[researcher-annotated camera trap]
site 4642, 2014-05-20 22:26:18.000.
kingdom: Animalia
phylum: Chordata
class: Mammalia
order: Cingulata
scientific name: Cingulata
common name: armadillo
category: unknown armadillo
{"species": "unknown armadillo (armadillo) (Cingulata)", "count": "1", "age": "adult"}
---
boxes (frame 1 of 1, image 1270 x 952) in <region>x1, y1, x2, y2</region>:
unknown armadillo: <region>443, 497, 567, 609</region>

TASK REQUIREMENTS: An exact reproduction of the data is required. Leave nothing out.

RESPONSE FOR THIS EXERCISE:
[researcher-annotated camera trap]
site 4642, 2014-05-20 22:26:18.000.
kingdom: Animalia
phylum: Chordata
class: Mammalia
order: Cingulata
scientific name: Cingulata
common name: armadillo
category: unknown armadillo
{"species": "unknown armadillo (armadillo) (Cingulata)", "count": "1", "age": "adult"}
---
boxes (frame 1 of 1, image 1270 x 952) in <region>x1, y1, x2, y2</region>:
unknown armadillo: <region>443, 497, 567, 609</region>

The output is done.